I have mentioned that I've been feeling more panicky lately. I H-A-T-E IT! It is sooo hard to live like this. I can't express how I hate that feeling, and worrying that I'll get that feeling, instead of just enjoying my activities.
Today I listened to reports on NPR over Japan and the tsunami on the way to Mimi's house. Then after I got there I turned on the news to see Oklahoma up in flames. I started to feel anxious (as any normal person would). I started to actually pray that something amazing would happen, and the fires would be held back from hurting anyone. Honestly, even now, I don't believe in the power of prayer as a decision-changer for God, or that increases His power. I don't know what I believe about it. What I do know is prayer changes the pray-er (eww, that seems like something a Baptist preacher would outline in a Powerpoint). Be it psychological, spiritual, or mystical - when you pray, something changes inside you. For me, it brings a sense of peace. Maybe because when there is a situation where you can do nothing, it makes you feel like you might be doing something.

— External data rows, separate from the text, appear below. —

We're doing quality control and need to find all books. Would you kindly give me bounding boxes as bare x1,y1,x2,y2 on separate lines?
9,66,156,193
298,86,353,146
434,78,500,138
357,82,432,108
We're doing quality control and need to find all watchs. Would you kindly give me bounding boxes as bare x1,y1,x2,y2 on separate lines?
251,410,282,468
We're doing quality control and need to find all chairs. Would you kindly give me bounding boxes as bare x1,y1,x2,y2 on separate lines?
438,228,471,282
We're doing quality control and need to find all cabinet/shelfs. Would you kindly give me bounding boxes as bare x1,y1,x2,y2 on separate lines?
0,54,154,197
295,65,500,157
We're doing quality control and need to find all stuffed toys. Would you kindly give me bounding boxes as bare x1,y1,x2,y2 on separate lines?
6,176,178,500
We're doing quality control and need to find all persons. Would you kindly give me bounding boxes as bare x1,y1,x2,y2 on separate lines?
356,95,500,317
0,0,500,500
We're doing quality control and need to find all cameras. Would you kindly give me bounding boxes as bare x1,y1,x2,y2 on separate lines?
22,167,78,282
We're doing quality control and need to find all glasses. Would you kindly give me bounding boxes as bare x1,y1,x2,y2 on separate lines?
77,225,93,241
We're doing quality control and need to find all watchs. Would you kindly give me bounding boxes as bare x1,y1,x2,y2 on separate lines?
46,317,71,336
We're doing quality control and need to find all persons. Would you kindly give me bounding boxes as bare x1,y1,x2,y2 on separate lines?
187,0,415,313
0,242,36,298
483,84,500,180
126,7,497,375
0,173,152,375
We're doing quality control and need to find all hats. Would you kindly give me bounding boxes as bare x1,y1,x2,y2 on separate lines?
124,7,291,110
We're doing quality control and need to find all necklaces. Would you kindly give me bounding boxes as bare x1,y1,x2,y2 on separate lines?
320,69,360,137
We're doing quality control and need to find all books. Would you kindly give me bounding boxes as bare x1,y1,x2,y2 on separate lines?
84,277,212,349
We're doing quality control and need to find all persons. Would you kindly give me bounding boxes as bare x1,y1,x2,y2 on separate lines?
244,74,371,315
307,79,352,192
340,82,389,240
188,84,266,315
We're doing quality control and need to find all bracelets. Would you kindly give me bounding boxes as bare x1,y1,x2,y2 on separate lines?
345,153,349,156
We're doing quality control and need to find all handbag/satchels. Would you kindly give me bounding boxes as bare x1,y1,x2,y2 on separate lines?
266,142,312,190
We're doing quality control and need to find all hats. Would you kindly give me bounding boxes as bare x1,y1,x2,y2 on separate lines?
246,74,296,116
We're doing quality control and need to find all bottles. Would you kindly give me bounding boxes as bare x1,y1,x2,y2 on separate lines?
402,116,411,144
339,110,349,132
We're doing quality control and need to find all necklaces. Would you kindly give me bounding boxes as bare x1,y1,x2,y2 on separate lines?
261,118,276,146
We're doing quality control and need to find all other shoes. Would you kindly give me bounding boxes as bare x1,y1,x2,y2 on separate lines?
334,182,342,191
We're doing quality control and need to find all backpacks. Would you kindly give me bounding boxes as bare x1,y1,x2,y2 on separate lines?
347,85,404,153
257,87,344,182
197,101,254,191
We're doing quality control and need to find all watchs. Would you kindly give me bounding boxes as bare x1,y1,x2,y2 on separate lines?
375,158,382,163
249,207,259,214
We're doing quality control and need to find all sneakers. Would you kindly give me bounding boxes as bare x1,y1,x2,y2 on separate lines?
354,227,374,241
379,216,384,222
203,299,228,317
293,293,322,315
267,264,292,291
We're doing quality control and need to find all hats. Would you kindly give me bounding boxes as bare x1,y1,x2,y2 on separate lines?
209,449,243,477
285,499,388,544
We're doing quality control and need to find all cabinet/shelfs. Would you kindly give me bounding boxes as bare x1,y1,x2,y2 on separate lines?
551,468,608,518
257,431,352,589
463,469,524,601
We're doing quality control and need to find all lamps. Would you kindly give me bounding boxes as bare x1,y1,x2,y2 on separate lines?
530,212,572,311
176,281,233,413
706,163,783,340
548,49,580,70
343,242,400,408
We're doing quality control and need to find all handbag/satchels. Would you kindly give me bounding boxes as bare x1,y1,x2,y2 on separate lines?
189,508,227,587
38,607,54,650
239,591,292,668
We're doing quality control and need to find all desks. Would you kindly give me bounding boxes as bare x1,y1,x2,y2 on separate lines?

My middle sister Kacey is an atheist. She is open to talking about it, and I love hearing her thoughts about the matter. She mentioned in a conversation awhile ago, that religion is built by cultures out of a need . . . like a coping mechanism. I don't think I disagree. I do believe in God. I just do. Somehow it's hard for me not to. But there are so many things that Christians seem so sure about, that I'm just not sure about.
I've decided though that God is a pretty good coping mechanism for me. In that way, He is a Savior to me. I think Kacey would ask me questions about the psychology of that. I would say if you suffered from some painful disease, and you took a pill (that could be a cure, or could be a placebo), and you felt amazingly better, wouldn't you just keep right on taking it? I don't know that I'd care why it was working. I would just be thankful for the pain going away.
This is by no means a clear and concise thought process. It's just a spilling out of quasi-revelations.